■ What the task asks:
The answer must be an exact copy of the lines from the one with "5J6RW5H39KL003721 Honda CR-V LX" through the final line below, with no pictures and nothing else.

▼

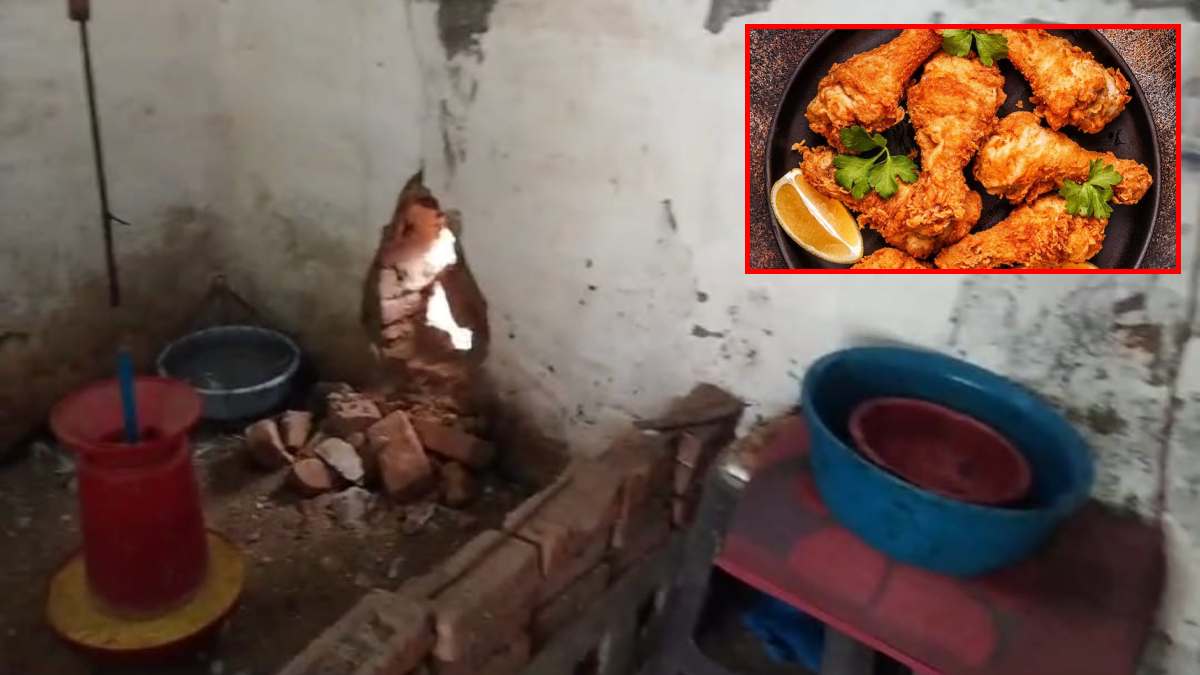 हद हो गई! लेग पीस के शौकीन चोर ने दुकान की दीवार तोड़ चुरा लिए 25 मुर्गे, जांच में जुटी पुलिस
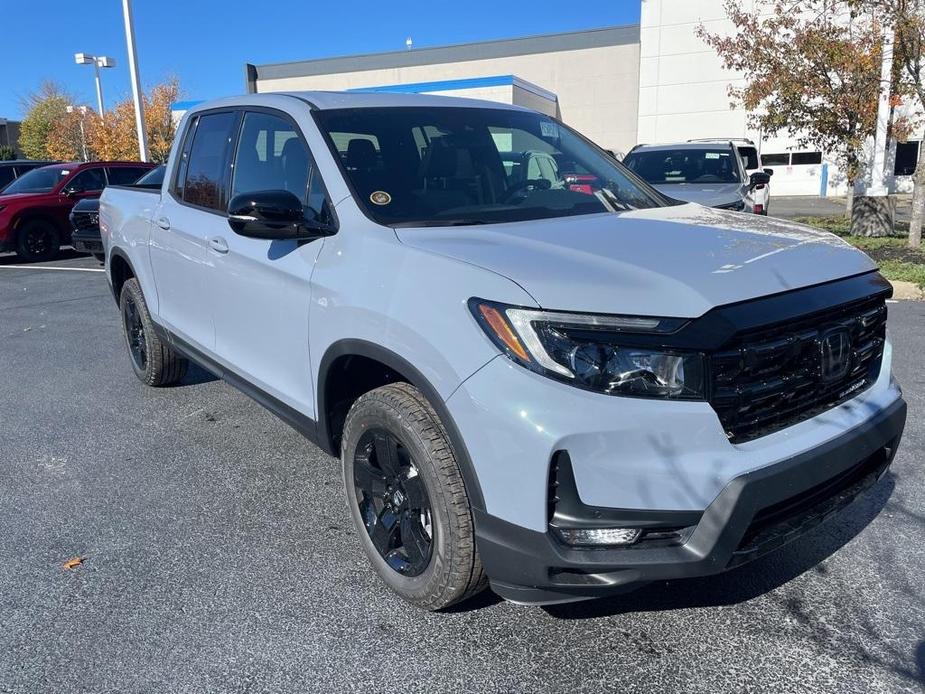 new 2025 Honda Ridgeline car, priced at $47,100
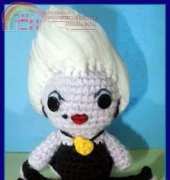 Ursulla amigurumi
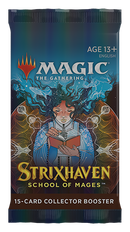 MTG Strixhaven Collector Booster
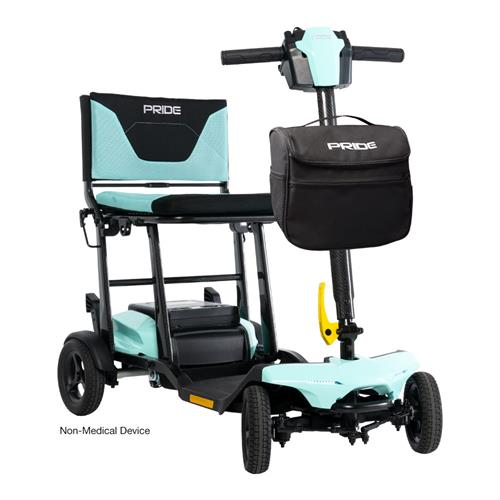 The #1 Voted travel folding scooter available. Come take it for a spin.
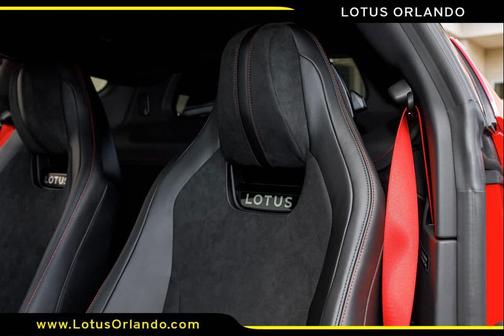 2026 Lotus Emira Coupe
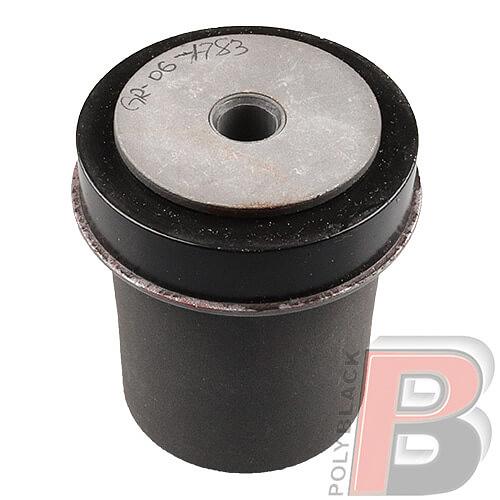 Полиуретановый сайлентблок GR-06-1783 PolyBlack фото 1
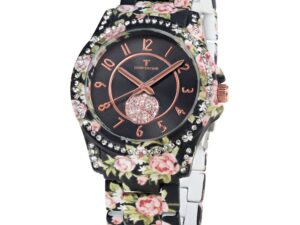 AUTHENTIC TEMPTATION Metal High-End Watch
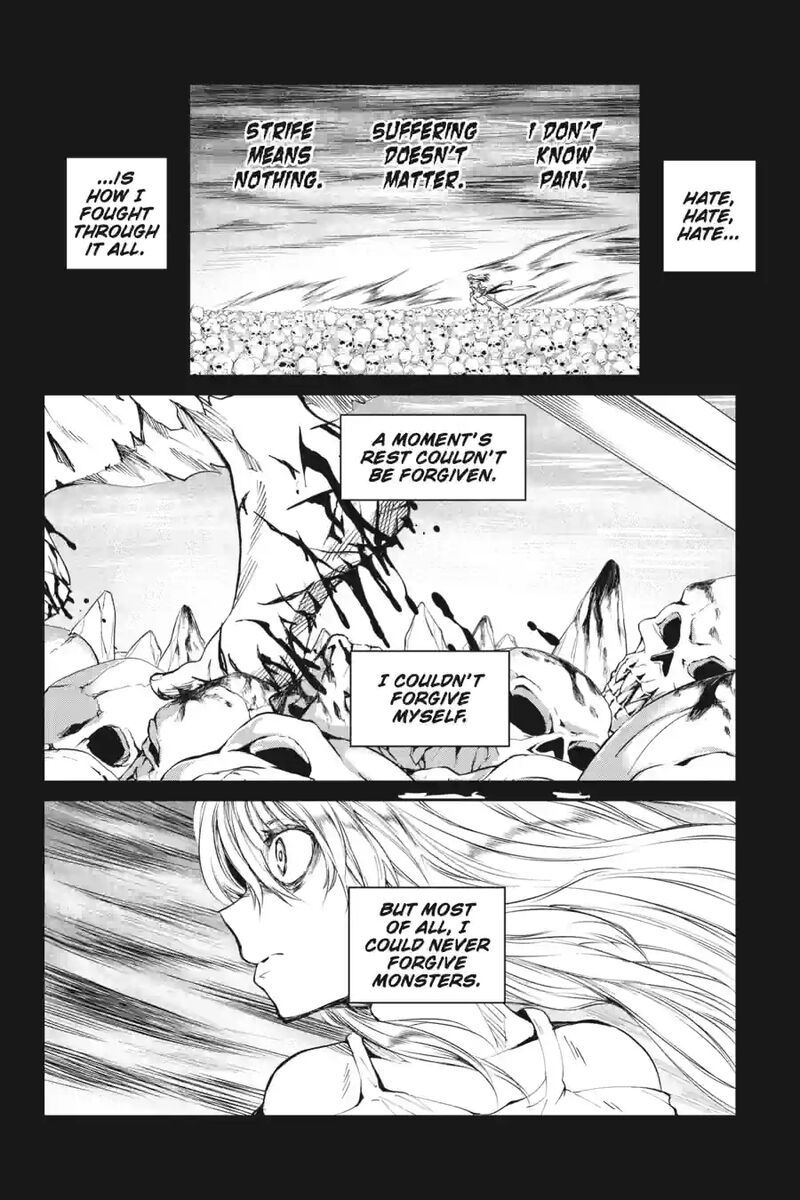 Dungeon Ni Deai Wo Motomeru No Wa Machigatte Iru Darou Ka Gaiden Sword Oratoria 207 2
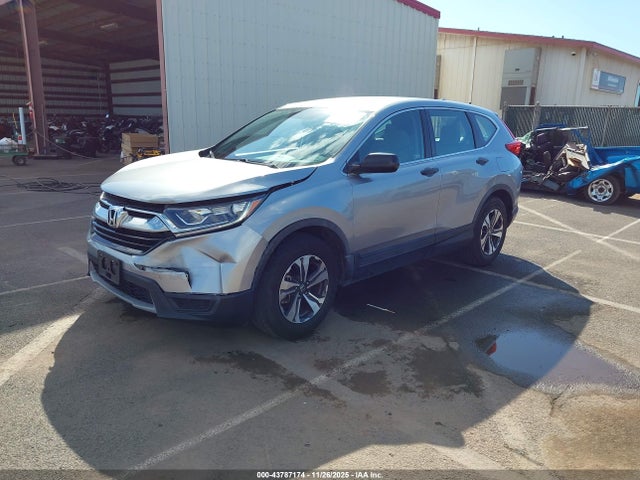 5J6RW5H39KL003721 Honda CR-V LX
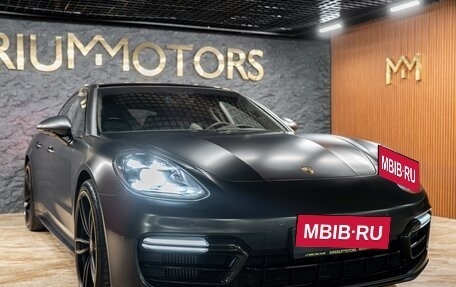 Porsche Panamera II рестайлинг, 2021 год, 20 950 000 рублей, 8 фотография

▲

■ Answer to this exercise:
 5J6RW5H39KL003721 Honda CR-V LX
 Porsche Panamera II рестайлинг, 2021 год, 20 950 000 рублей, 8 фотография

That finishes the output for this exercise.